[EXERCISE TEXT]
|by Warren D. Jorgensen
From a mountain on Iwo Jima to
the surface of the moon, from exotic ports of call to the
North and South poles, from atop Mount Everest to the rubble
of the World Trade Center, Americans and the world have seen,
flown and saluted U.S. flags made by Annin Flagmakers for nearly 160
The world's largest and oldest flag company, Annin Flagmakers
and its 500 employees produce literally miles of stripes
and a multitude of stars that go into 15 million U.S. flags
a year. All are made in the U.S.A.—at manufacturing
plants in Verona, N.J. (pop. 13,533), South Boston, Va.
(pop, 8,491), and Coshocton, Ohio (pop. 11,682).
"Patriotism demands that an American flag has to be made
in America,” says Carter Beard, who with his cousin,
Randy, represent the sixth generation to help run the business,
based in Roseland, N.J. (pop. 5,298). "We hire the best
workers, train them and give them the best machines, and
from that we get the highest quality flag.”
The company's roots go back to 1820, when Alexander Annin
opened a small flag-making shop on the New York City waterfront,
where ships bound for the four corners of the world did
so under Annin-made flags. Annin's sons, Edward and Benjamin,
followed in their father's footsteps and in 1847 founded
Annin & Co., moving to a large full-service factory
on New York's Fifth Avenue. The company enjoyed success
from the start, especially with its American flags.
Woven into American history
In many ways, the company's story is interwoven with the
story of America itself.
In 1849, Annin-made American flags were flown at the inauguration
of President Zachary Taylor, starting an inaugural tradition
that has continued through the inauguration of President
George W. Bush.
"We made the flag that draped Abraham Lincoln's coffin
(in 1865), something we are especially proud of,” Beard
By the close of the 19th century, regard for the Annins'
product had spread, and the company's flags were hoisted
at foreign expositions, world's fairs and at the opening
of the Brooklyn Bridge in 1883.
Exploration and involvement in world affairs consumed
America during the 20th century, and Annin was there. The
company's flags were planted as symbols of success during
Commander Robert E. Peary's expedition to the North Pole
in 1909, Admiral Richard E. Byrd's expedition to the South
Pole in 1930 and the National Geographic expedition to
Mount Everest in 1963. It was an Annin-made flag that Marines
raised atop Mount Suribachi on Iwo Jima in 1945, memorialized
in a classic Associated Press photograph.
[/EXERCISE TEXT]
ASSIGNMENT:
Continue the article on Annin Flagmakers from the last sentence shown above, keeping its tone and style.
[PROVIDED MATERIAL]
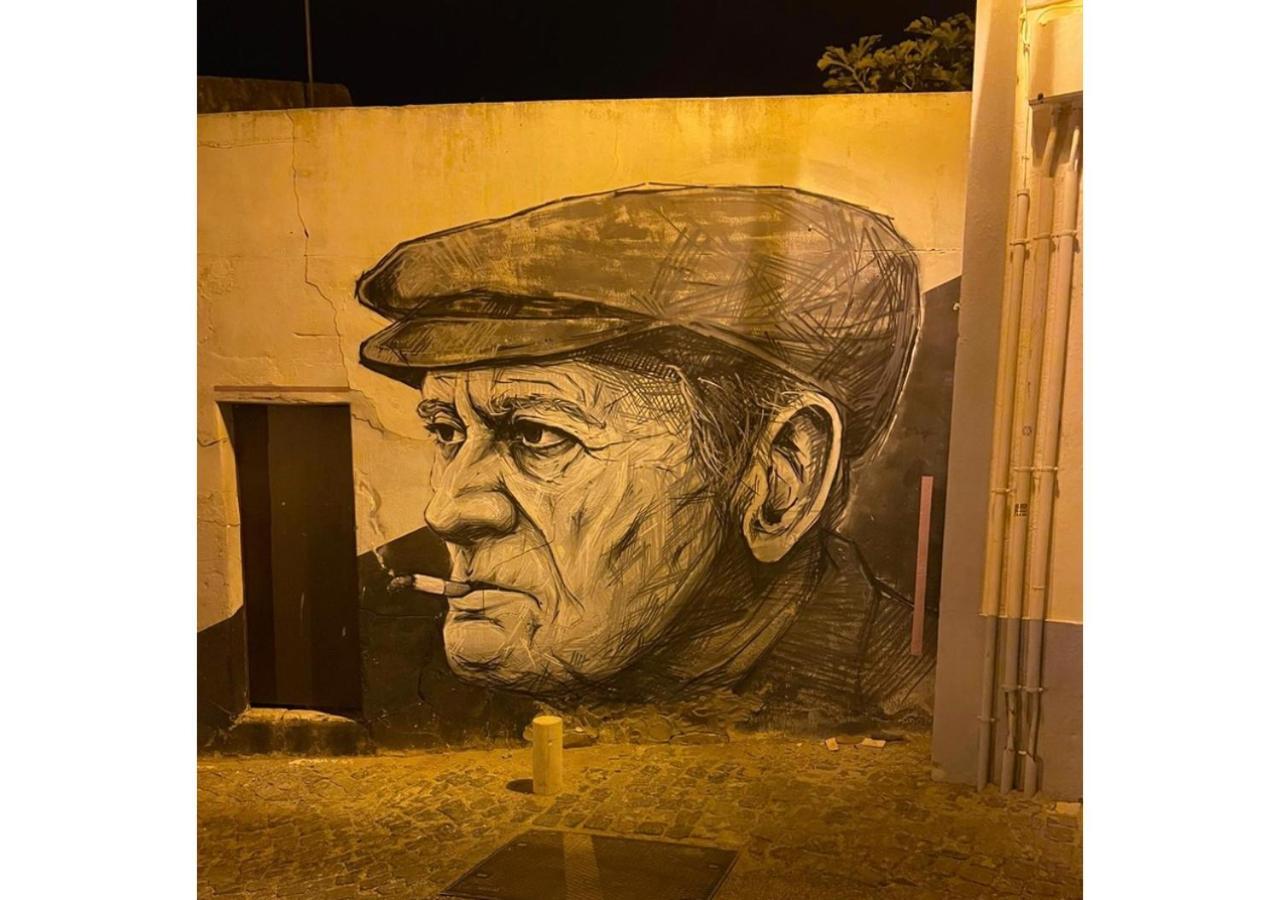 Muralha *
[/PROVIDED MATERIAL]
[PROVIDED MATERIAL]
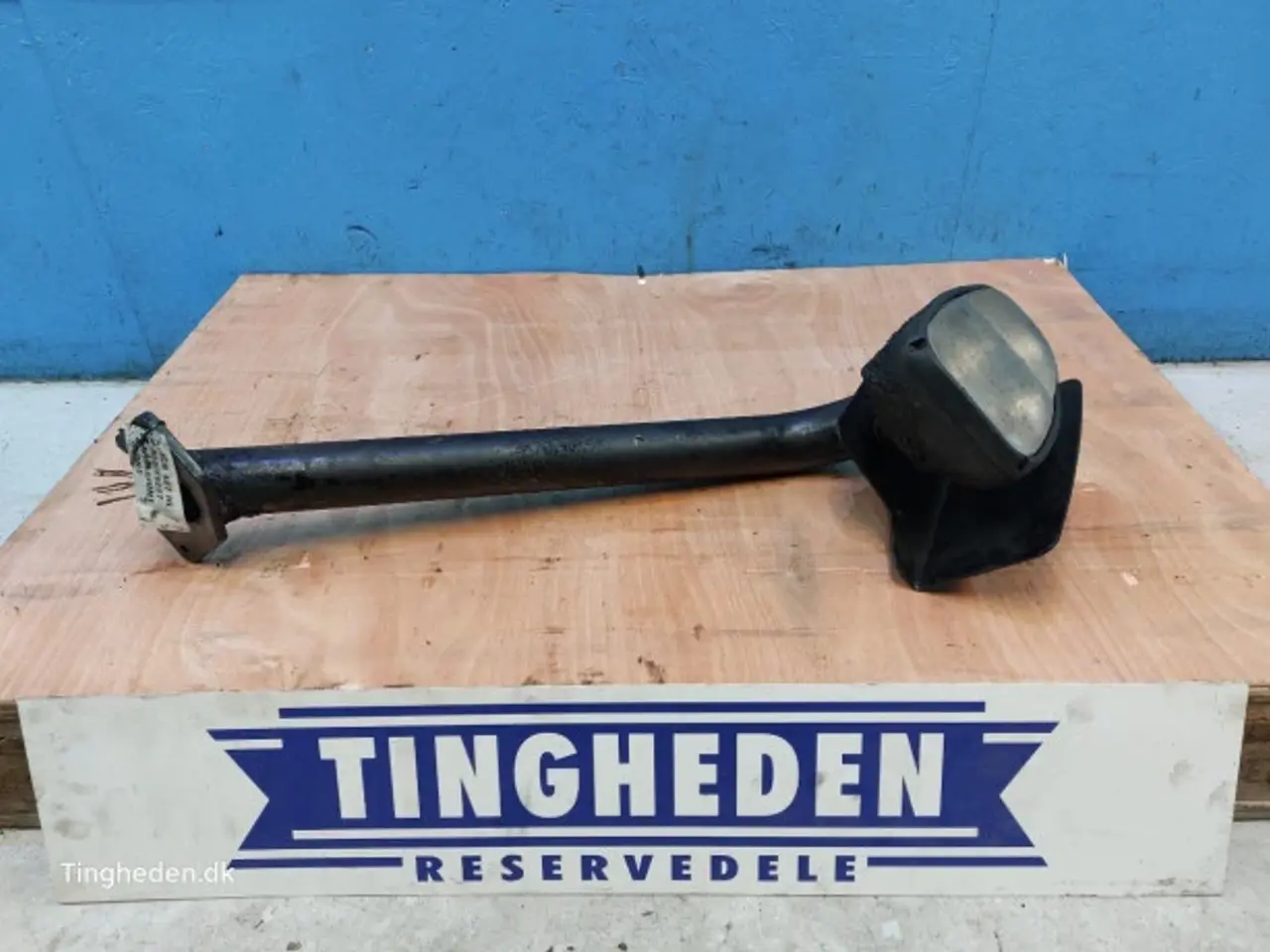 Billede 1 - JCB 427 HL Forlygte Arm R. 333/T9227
[/PROVIDED MATERIAL]
ANSWER SECTION:
On July 20, 1969, Neil Armstrong and "Buzz” Aldrin
stepped out from the Lunar Module and planted an Annin-made
U.S. flag on the moon's surface, where it remains today. "We
were a supplier to NASA . . . We officially submitted flags
to NASA for the moon missions, and ours was picked,” says
Beard, who was age 4 at the time.
The world's largest American flag—104 feet by 235
feet—was made by Annin for the J.L. Hudson Co. in
Detroit in 1949 and was retired in 1976 to the Smithsonian
Institution. It was Annin artist Newt Heisley who designed
the POW/MIA flag, which was never copyrighted because the
company decided the patriotic symbol belonged to all Americans.
Perhaps the nation's most recent memory of an Annin-made
flag came after the events of Sept. 11, 2001, when firemen
raced to a nearby marina and grabbed a ship's American
flag to raise over the rubble of the World Trade Center.
The photographed moment became the iconic image of that
tragic day. "Everyone here was extremely proud that it
was an Annin flag,” says Beard, his voice mixed with
pride and regret. "It was an emotional sight to see that
flag being raised.”
Flag maker to the world
Annin annually produces 30 million flags of all kinds.
The company has made state flags that fly over every state
Capitol in the nation, and appear in every parade where
the American Legion, Veterans of Foreign Wars or Boy Scouts
participate. As the official flag maker to the United Nations,
Annin manufactures each flag waving in front of the U.N.
headquarters in New York City.
Despite technological advances, the Verona plant, built
in 1916, remains the heart and soul of the company, where
custom-made flags—American, state and any one of
thousands of custom designs—are crafted by hand.
There, seamstresses carefully sew stars and stripes, while
highly trained embroiderers create meticulously detailed
flag designs with foot-operated sewing machines. It's a
slow learning curve, where training an embroiderer can
take up to four years.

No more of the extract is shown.